【新】サンタの仕事も楽じゃねぇ

「まりちゃん安心してください。タクローさんの好き勝手にはさせませんので。ほら、ドンが片時も離さず見張ってますから」

トナカイが慌ててタクローのズボンの裾を口でめくって足首をみせた。

足首にくくりつけられていたのは黒い輪っか。
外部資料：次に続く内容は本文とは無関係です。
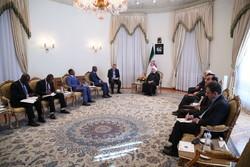روحاني: التدخل في شؤون الدول الاخرى يهدد السلام والامن الدولي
赤いランプが点滅していた。




「まりちゃんよ、とりあえずハピバだな」


なんの断りもなく部屋の真ん中にドッカリと座り、まりちゃんのコップを勝手に持ち出して酒を注ぐタクローは、「ほれ、座りな」とぽんと床を叩く始末。

失礼なやつはここでも顕在だ。


「で、いくつになったの?」

「は……はたちに……」

「ほっほー、若いな。いいねえ二十歳。まず響きが若葉だよ」

ゲスな笑みをまりちゃんに投げつけ、やんわりとウィンクを投げたタクローの視線をしれっとにわかにかわし、トナカイのほうに目を向けたまりちゃんに、

「まりちゃん、これジュースなんでこっちを飲んでくださいね」

こっそりとコップをすり替えるトナカイなど目にもくれず、乾杯もそこそこに一人で酒を煽っていた。